Even as a "Jena outsider" and having not checked the code, what I
immediately know about Jena streams receiver logic: it has no idea
whatsoever, even at runtime (!), how many more objects to expect. Thus
you think you need the EOF checks so badly.
The classic ways to address this flaw are all about adding appropriate
framing. Two basic options for the sender:
When it has the luxury of knowing the array size in advance: send a
"stream header" telling this size to the receiver.
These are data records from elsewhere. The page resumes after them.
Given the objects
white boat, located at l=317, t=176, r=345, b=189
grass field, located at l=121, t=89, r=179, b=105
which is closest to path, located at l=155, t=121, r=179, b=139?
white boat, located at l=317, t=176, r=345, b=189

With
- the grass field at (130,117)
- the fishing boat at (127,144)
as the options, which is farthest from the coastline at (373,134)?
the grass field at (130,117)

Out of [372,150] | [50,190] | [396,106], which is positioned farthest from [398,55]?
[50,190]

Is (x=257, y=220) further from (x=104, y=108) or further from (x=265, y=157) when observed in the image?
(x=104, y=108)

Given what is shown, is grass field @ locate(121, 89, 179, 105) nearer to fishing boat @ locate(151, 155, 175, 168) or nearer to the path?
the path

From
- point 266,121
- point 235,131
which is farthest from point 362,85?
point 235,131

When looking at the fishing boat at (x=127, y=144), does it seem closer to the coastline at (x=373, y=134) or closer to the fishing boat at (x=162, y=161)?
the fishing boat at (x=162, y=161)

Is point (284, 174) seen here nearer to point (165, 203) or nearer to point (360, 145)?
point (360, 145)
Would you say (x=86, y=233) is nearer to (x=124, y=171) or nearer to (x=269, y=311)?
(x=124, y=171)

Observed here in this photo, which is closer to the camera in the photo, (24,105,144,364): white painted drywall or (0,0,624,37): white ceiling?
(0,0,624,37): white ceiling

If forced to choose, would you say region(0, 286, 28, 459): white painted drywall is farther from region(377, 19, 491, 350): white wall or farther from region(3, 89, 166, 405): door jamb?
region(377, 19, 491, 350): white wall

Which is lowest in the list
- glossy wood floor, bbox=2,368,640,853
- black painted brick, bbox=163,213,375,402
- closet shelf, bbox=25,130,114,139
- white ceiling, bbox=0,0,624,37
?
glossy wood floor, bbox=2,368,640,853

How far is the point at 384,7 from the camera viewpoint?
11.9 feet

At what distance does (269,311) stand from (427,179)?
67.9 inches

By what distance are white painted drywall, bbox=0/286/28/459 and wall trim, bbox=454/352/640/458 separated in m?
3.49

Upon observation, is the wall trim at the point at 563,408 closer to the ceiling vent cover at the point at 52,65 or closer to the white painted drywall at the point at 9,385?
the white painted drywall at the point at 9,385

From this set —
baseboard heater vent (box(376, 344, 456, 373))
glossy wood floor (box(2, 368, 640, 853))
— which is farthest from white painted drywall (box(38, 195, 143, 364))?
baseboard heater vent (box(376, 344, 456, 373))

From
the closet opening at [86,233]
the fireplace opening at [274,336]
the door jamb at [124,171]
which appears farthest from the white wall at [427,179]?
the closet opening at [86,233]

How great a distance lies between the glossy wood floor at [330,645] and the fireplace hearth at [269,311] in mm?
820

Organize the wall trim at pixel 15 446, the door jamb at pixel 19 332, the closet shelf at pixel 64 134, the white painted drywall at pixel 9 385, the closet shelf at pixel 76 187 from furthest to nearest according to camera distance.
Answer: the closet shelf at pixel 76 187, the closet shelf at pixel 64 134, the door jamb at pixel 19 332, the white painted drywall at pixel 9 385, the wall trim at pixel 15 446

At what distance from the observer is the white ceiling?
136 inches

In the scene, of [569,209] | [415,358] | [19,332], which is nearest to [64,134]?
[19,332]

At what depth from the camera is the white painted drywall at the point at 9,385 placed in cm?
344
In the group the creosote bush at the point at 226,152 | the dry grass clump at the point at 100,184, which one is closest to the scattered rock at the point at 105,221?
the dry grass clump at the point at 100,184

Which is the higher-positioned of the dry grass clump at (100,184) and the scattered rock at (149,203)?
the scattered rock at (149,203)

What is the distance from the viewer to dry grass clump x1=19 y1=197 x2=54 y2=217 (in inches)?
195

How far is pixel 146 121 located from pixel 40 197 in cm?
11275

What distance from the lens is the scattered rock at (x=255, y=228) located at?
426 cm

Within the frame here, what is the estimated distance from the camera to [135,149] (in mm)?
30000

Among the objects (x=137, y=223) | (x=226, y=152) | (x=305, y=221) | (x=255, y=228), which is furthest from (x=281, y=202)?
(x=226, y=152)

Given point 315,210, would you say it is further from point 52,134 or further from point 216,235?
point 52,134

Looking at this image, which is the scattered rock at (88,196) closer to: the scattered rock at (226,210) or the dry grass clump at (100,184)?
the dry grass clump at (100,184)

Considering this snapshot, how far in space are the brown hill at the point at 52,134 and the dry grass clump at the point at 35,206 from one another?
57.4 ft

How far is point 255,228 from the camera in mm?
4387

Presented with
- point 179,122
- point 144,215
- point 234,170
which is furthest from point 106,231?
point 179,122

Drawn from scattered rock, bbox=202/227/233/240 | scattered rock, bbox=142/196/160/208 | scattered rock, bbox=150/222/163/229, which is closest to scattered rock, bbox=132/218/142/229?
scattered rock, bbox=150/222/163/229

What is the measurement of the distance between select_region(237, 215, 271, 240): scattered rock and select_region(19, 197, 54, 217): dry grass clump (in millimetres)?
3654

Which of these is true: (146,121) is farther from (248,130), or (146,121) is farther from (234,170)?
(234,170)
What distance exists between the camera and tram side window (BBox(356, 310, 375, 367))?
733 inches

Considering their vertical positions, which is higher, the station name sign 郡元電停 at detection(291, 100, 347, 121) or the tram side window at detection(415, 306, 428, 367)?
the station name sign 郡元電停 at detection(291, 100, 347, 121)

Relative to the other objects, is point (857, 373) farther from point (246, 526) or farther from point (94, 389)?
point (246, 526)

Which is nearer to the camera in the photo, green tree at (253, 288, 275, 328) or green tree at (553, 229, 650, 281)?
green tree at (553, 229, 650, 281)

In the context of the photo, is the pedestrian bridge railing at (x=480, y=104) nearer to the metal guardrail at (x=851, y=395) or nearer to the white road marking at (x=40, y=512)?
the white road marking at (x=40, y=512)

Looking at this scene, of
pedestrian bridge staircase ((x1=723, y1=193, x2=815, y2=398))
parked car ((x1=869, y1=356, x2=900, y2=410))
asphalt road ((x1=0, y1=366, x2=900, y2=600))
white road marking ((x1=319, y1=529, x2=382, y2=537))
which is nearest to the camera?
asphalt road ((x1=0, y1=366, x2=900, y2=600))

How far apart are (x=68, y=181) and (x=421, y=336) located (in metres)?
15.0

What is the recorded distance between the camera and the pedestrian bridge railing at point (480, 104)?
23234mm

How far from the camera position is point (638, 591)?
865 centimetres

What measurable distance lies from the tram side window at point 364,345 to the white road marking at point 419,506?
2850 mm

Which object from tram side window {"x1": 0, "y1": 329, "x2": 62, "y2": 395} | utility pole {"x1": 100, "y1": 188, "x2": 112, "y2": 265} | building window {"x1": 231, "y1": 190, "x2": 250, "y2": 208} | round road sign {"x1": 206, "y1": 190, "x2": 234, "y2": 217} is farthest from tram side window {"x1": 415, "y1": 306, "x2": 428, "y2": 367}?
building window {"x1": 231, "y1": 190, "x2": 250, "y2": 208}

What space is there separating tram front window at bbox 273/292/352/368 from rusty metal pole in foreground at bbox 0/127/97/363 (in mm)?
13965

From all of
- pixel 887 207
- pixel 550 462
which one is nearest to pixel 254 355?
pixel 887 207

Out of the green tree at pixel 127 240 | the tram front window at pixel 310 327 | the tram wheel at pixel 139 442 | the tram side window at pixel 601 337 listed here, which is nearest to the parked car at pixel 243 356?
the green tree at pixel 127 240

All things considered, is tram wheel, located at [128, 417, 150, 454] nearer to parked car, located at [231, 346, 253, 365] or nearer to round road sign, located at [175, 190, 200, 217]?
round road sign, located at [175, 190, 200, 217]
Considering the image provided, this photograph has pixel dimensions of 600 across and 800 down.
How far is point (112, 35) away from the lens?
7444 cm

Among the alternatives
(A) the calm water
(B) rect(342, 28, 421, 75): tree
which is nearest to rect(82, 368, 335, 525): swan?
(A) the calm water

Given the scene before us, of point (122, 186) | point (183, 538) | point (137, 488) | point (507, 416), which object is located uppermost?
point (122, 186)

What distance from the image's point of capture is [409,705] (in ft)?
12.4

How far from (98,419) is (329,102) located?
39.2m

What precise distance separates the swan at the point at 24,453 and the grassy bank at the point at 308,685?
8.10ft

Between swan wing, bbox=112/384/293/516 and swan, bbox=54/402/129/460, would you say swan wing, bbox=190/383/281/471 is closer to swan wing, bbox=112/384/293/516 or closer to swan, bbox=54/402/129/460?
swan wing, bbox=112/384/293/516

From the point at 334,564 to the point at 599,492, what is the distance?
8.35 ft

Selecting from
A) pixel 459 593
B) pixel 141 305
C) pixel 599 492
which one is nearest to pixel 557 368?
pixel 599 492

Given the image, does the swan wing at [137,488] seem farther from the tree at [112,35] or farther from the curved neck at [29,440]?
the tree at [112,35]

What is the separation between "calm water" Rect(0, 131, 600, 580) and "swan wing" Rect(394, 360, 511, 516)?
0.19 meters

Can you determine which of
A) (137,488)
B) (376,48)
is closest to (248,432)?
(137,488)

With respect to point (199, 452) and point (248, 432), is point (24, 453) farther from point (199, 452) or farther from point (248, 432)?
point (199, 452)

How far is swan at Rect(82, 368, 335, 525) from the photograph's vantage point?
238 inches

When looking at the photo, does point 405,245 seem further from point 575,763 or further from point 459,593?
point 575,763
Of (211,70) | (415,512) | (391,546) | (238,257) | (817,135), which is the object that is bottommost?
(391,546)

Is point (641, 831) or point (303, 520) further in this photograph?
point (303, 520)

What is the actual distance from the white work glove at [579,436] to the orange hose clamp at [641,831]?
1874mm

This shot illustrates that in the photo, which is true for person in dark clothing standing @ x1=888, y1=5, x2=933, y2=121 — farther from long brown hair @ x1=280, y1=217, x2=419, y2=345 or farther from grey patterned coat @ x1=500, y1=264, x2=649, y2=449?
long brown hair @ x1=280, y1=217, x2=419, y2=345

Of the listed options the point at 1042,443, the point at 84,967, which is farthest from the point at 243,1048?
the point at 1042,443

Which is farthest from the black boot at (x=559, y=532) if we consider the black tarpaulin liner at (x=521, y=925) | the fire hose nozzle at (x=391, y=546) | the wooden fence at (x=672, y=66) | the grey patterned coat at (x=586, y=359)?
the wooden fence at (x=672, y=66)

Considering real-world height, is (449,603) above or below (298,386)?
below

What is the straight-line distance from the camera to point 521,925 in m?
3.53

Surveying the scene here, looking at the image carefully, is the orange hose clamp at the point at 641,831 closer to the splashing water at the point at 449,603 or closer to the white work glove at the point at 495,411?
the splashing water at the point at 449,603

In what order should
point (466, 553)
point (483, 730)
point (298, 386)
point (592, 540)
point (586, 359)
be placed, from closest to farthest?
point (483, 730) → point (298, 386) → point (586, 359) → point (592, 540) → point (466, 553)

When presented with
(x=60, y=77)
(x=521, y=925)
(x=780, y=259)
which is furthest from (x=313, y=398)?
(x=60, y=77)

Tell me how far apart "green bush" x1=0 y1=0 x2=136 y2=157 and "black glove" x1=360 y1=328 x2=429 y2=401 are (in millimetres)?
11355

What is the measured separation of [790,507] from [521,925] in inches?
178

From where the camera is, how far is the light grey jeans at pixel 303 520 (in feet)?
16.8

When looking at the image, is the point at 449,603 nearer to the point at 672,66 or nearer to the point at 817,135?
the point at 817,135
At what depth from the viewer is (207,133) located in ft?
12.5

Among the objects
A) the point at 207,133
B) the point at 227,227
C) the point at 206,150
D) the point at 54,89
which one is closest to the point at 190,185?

Examples: HTTP
'Content-Length' header, 'File Size' header field in BMP
images.Otherwise, it must add signalling of "this is the last item" /in
the layer of your protocol/. Examples: FIN flag in TCP, IEND tag in PNG
images.
In Thrift IDL, option 1 might look like:
struct RDF_StreamHeader {
1: required i32 protoVersion
2: required i32 nStreamItems
}
And option 2 might look like:
union RDF_StreamRowVariant {
1: RDF_PrefixDecl prefixDecl
2: RDF_Triple triple
3: RDF_Quad quad
}
struct RDF_StreamRow {
1: required RDF_StreamRowVariant datum
2: required bool isLastDatumInStream
}
HTH & Best Regards
Max
On Wed, June 19 2024 at 08:42:38 +0000, Rob @ DNR
<rve...@dotnetrdf.org> wrote:
Hey All
Over in the Apache Jena [1] project one of the RDF serialisations we
support is based upon a binary encoding [2] of RDF using Thrift [3].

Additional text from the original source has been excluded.